Iduladha Nasdem Sidoarjo
Iduladha NasDem Sidoarjo jadi momentum konsolidasi politik, pembagian daging kurban, sekaligus target merebut enam kursi DPRD tahun 2029. (Ist)
Ruang Nurudin
Ruang Nurudin
Print PDF

Sidoarjo, Ruang.co.id – Aroma daging kurban bercampur suara obrolan kader, memenuhi halaman kantor DPD Partai NasDem Kabupaten Sidoarjo, di kawasan ruko Desa Bluru, Jumat siang (29/5/2026).

Di tengah suasana Iduladha yang hangat, ratusan besek bambu tersusun rapi, sebelum dibagikan kepada warga sekitar dan para kader partai dari seluruh pengurus DPC Nasdem se- Sidoarjo.

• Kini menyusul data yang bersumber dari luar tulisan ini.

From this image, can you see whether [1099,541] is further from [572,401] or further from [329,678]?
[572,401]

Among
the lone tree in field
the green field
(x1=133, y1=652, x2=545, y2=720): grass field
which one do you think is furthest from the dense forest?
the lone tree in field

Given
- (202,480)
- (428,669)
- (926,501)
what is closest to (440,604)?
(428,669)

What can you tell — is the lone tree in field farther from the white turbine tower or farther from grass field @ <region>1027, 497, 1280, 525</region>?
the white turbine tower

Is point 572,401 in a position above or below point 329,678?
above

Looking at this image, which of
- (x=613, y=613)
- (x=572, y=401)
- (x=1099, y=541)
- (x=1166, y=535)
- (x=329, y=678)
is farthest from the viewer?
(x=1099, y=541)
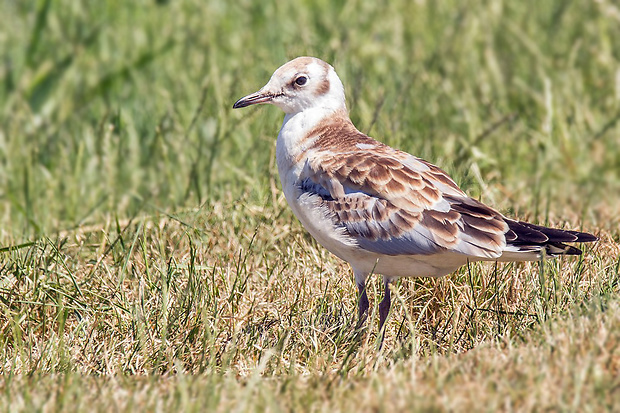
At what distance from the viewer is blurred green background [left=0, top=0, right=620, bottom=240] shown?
679 centimetres

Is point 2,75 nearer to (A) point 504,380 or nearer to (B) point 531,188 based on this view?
(B) point 531,188

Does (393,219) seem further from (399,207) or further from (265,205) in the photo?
(265,205)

Seekor sapi kurban sumbangan atas nama Lita Mahfud Arifin, anggota DPR RI dari Daerah Pemilihan (Dapil) 1 Surabaya-Sidoarjo, dan 5 ekor kambing/ domba kurban dari pengurus DPD Nasdem, disembelih pada Jumat bakda shalat.

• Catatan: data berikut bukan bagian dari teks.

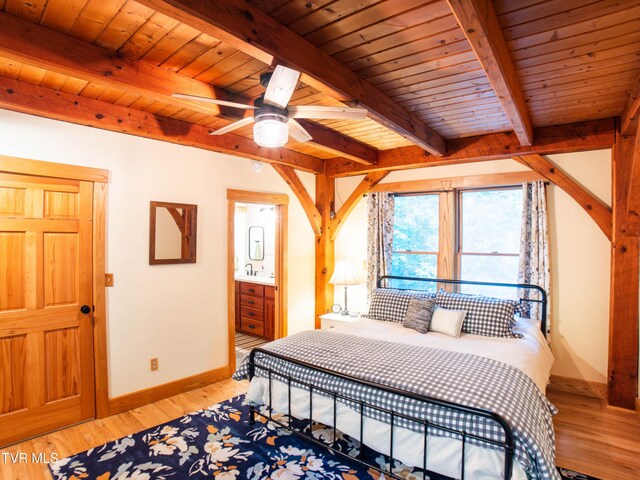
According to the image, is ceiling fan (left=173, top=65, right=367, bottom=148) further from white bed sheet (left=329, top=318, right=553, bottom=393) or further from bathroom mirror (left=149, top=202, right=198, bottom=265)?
white bed sheet (left=329, top=318, right=553, bottom=393)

Lebih dari 100 orang kader yang hadir, dari berbagai kecamatan tampak hadir, mulai pengurus DPD, DPC, hingga tim organisasi dan pemenangan partai.

Momentum kurban kali ini, juga menjadi ruang konsolidasi politik bagi Partai NasDem Sidoarjo, untuk menata langkah menuju Pemilu 2029.

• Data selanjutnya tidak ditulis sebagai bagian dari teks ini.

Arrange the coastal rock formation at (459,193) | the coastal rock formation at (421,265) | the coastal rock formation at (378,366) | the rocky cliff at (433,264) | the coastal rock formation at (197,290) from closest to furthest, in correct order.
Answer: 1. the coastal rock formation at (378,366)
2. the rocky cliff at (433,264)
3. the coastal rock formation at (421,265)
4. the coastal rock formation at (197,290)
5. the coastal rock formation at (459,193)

Ketua DPD Partai NasDem Sidoarjo, Mahendra Abdillah Kamil, mengatakan kegiatan tersebut bukan hanya bentuk ibadah, tetapi juga sarana memperkuat solidaritas kader dan kedekatan dengan masyarakat.

“Alhamdulillah hari ini kita memotong satu ekor sapi dari Ibu Lita Mahfud Arifin dan lima kambing serta domba. Kegiatan ini juga mengumpulkan seluruh pengurus DPD bersama DPC se-Kabupaten Sidoarjo,” ujar Mahendra.

Sekitar 380 hingga 400 paket daging kurban dibagikan menggunakan besek bambu. Pilihan itu sengaja dilakukan sebagai bentuk kepedulian dan ramah terhadap lingkungan, sekaligus mempertahankan nuansa tradisional di tengah budaya serba plastik.

“Makna Iduladha bagi NasDem adalah belajar berkorban, membangun kebersamaan dan kekeluargaan. Karena itu kami juga memilih besek yang lebih ramah lingkungan,” katanya.

Namun, di balik suasana penuh kebersamaan itu, terselip pembicaraan serius, soal peta politik masa depan. Mahendra menegaskan, tahun 2026 menjadi fase penting konsolidasi struktur partai, hingga tingkat desa atau kelurahan dan RT/ RW.

Baca Juga  Subandi Menggoyang PKB Sidoarjo, Gelombang Penolakan Bermunculan

“Target kami membentuk DPRT di seluruh desa dan kelurahan di Sidoarjo, untuk menyongsong 2029. Untuk DPRD Kabupaten, target kami enam kursi dan mempertahankan Ibu Lita di DPR RI,” tegasnya.

Sementara itu, anggota DPRD Sidoarjo dari Fraksi Gabungan Demokrat-NasDem, Dimas Zakaria, memanfaatkan forum tersebut untuk memberikan motivasi dan sosialisasi strategi pemenangan politik, kepada kader. Ia menekankan pentingnya militansi dan kerja nyata dibanding sekadar ambisi elektoral.

“Kalau gerakan kita hari ini konsisten dan serius, saya yakin hasil besar akan kita petik di 2029. Tidak ada hari tanpa kerja politik,” kata Dimas di hadapan kader.

Dalam arahannya, Dimas juga mendorong keterlibatan perempuan dan generasi muda dalam struktur partai. Menurutnya, kekuatan politik ke depan tidak hanya ditentukan figur besar, tetapi juga kemampuan membangun jaringan hingga tingkat akar rumput.

Di tengah pembagian daging kurban dan tawa para kader, suasana di kantor NasDem Sidoarjo siang itu, terasa lebih dari sebuah perayaan Iduladha.

Ada semangat gotong royong, ada harapan politik, dan ada keyakinan bahwa langkah panjang menuju 2029 dimulai dari halaman sederhana, di sudut Kota Delta.